As we’ve moved past the one-year anniversary of the onset of the COVID-19 pandemic, the time is being marked by recognition of the devastating loss and suffering caused by the virus, as well as the drastic changes it triggered for the delivery of healthcare. Jennifer Southwell, onehome’s VP of Home Health, reflected on the company’s response to the public health crisis and its ongoing impact on care in the home.
Q: The early days of the COVID-19 crisis overwhelmed the healthcare system in so many parts of the country. What stands out regarding onehome’s role at the start?
JS: onehome’s home health nurses and support staff were asked overnight to become frontline workers, and we rose to this historic challenge. I can say that now with tremendous pride, but it wasn’t an expected or an easy task at the time. The infectious and lethal nature of the COVID-19 virus presented challenges to our home health professionals on a scale we’ve never experienced, with unknown risks that couldn’t be dismissed. The nature of the patients we served changed. Home health has always been the site of care for stabilized patients on the road to recovery. We were now asked to see the unstable patients, the ones who may not make it. This was a big shift for home healthcare. I fielded lots of calls, had countless meetings and emails about how we were now the frontline. This was now our role.
Q: What did people want to know?
JS: At first, my people were scared. For the first 20 or so COVID cases that came to us, I had to reconcile quickly the sensitivities involved in asking people to put themselves in situations in which they felt vulnerable with the urgent health needs of our patients. I spoke with experienced home healthcare nurses at length about their fears and how following the PPE and public health protocols could calm those fears. They wanted to know would they be infected? Would they be putting their family at risk? Patients were going to possibly die in their care from no fault of their own. Would they be held responsible? I had nurses and therapists saying, “This patient shouldn’t be home,” but it was the safest option. Doctors were doing anything to avoid having to admit post-acute care patients to SNFs or rehabilitation facilities. As a result, our direct-to-home admission numbers increased, so we had to come to terms that people’s lives, and, in a sense, the larger healthcare system, were relying on home health to help them survive this crisis. We understood our role as the best line of defense in containing the virus’s spread and keeping people alive, so we made the home the safest place to be in an unsafe time.

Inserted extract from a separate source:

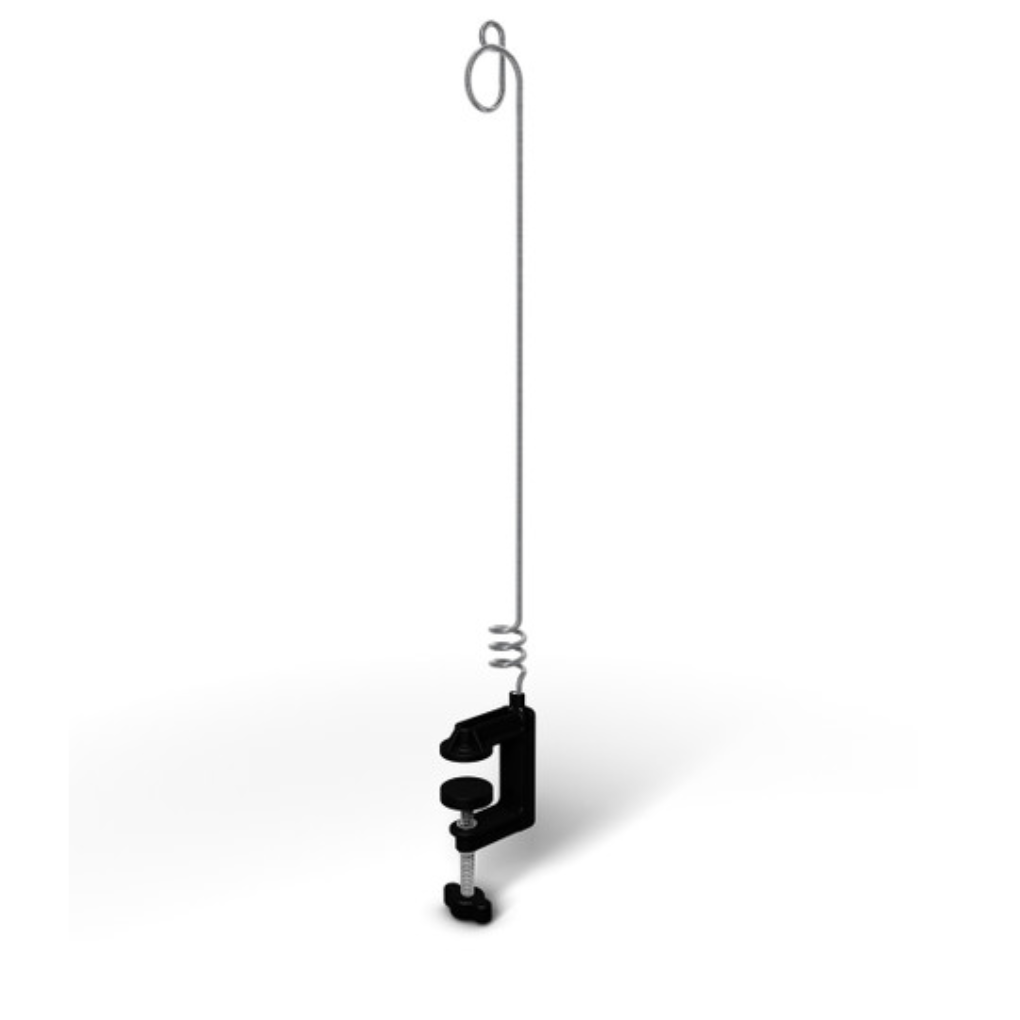 Cable Holder - Universal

Q: What changed as the pandemic went on?
JS: On an individual level, we learned early that adhering to the safety protocols worked, and that gave confidence to our frontline and secondary staff. onehome was prepared with PPE at a time when there were inventory shortages making care riskier. It was a time when you learned not to take the basics for granted. But on a bigger level, regarding the industry, I think our pandemic experience on the frontlines made clear we’re in the midst of a major shift for how and where people receive care — moving from facilities to the home.
Q: What is behind the shift?
JS: onehome has always understood that the home is the best place for healing. That’s guided us since our founding eight years ago and is the mission driving our business nationally. However, there’s no question that COVID has been an accelerator. The move to the home is one of those things that seemed to happen gradually and then all at once. It’s the quality and the range of care available in the home making it possible. When I began my home healthcare career 20 years ago as an Occupational Therapist, it would have been unthinkable that home-based care could be a viable alternative to hospitals or SNFs. Home healthcare was largely considered a billing concept for Medicare and Medicaid patients rather than an option for post-acute care. As I progressed to become the owner-operator of a home healthcare agency, home-based care consisted mostly of physical therapy, basic nursing skills for insulin and Lovenox injections, and some easy wound care. A physician would not recommend a hospital-to-home discharge for a patient requiring more specialized care. Yet, now, what we at onehome call “enhanced home health” has evolved with more complex interventions: wound VACS, clinical services for surgical wounds, stage 4 ulcers, IV antibiotics, Dobutamine infusions, even chemotherapy, with home-care nurses receiving training and certification that gives doctors greater security for direct-to-home discharge. That level of trust wasn’t there when I started, or in most cases, even five years ago.
Q: As a result of onehome’s experience during COVID-19, where do you see home health going?
JS: There’s no question that the pandemic changed where people get their healthcare — at home — and the role of technology in making that possible. Expectations have changed for patients, as well as for healthcare plans and physicians. There’s no turning back. Enhanced home care will continue to evolve, augmented with bluetooth technology for monitoring blood sugar, blood pressure and other vital signs. Plans don’t generally pay for remote diagnostics now, but the incentive to do so may not be far off. The expansion of remote services in home health will be important to onehome’s growth as we serve more patients who want to stay healthy and independent at home. That will be a welcome change for millions of people.